For each active region (locally variable region):
  1. Locally reassemble reads into possible haplotypes (using De Bruijn graphs)
  2. Re-align raw reads to each candidate haplotype
  3. Calculate likelihood of each haplotype under observed reads
  4. Genotype: choose most likely diploid genotype
  5. Report as VCF record with quality scores

This is more complex than pileup-based callers (samtools mpileup), but it handles complex variant sites — insertions, deletions, multinucleotide polymorphisms — much better.

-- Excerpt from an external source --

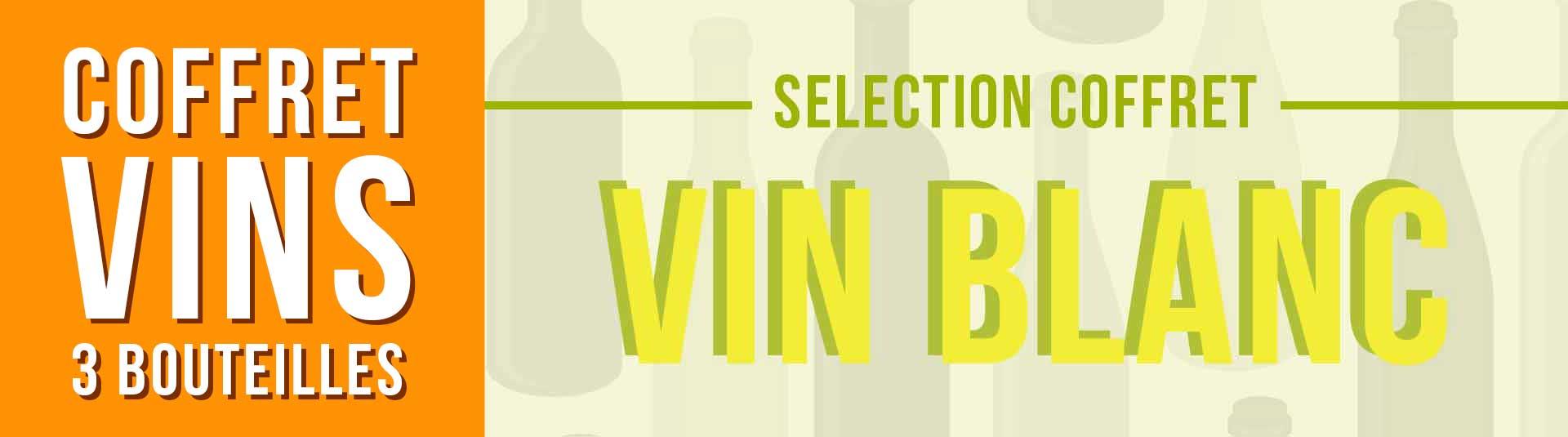 Coffret vin blanc Sélection 3 bouteilles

Understanding this lets you know that HaplotypeCaller is usually preferable for germline variant calling, while simpler pileup methods may be sufficient for somatic variant detection at high coverage.

Example 4: Differential Expression — Why the Algorithm Matters

RNA-Seq count data is not normally distributed. It follows a negative binomial distribution (overdispersed Poisson). An algorithm that assumes normal distribution (e.g., a simple t-test) will produce incorrect p-values — typically too many false positives at low counts. DESeq2 and edgeR were designed specifically for negative binomial count data. Using the wrong statistical algorithm here is not a minor error; it can change your entire list of differentially expressed genes.

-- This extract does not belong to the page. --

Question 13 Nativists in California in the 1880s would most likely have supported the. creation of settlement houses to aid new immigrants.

What Goes Wrong Without Deliberate Algorithm Design

You use a tool without understanding its assumptions, violating them silently.
You apply an algorithm to data it was not designed for.
You cannot explain your choices to a reviewer or collaborator.
You cannot tune parameters because you do not understand what they control.
Results are irreproducible because choices were not documented.

Key principle: Every algorithm is a set of assumptions. Before using any tool, ask: “What does this assume about my data? Does my data satisfy those assumptions?”

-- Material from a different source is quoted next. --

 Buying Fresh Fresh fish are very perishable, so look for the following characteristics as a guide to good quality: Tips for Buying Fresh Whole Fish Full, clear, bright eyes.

Summary: The Four Principles in One Table

Principle	Core question	Common mistake when skipped
Decomposition	”What are the parts of this problem?”	Trying to solve everything at once; unable to locate errors
Pattern recognition	”Have I seen this before?”	Reinventing solutions; missing known failure modes
Abstraction	”What can I safely ignore?”	Including irrelevant detail; getting lost in noise
Algorithm design	”What procedure will solve this, and why?”	Using tools without understanding their assumptions

Connecting to Your Prior Work

Every analysis you ran in Modules 1–5 implicitly used these principles:

What you did	Which principle
Counted reads before estimating coverage	Decomposition
Recognised that low Q30 tail in FastQC means trimming is needed	Pattern recognition
Used coverage as a single number rather than per-read quality	Abstraction
Chose Flye over SPAdes for long-read assembly	Algorithm design
Ran FastQC before and after trimming to compare	Decomposition + algorithm design
Recognised that barcode57 and barcode58 had the same host contamination problem	Pattern recognition

You were already thinking computationally. This lesson gave you the vocabulary to describe what you were doing.

Looking Ahead

Lesson 3 zooms in on decomposition and pattern recognition, working through two extended case studies — viral assembly and GWAS — to build practical skill in applying these principles to problems you have not solved before. Lesson 4 does the same for abstraction and algorithm design.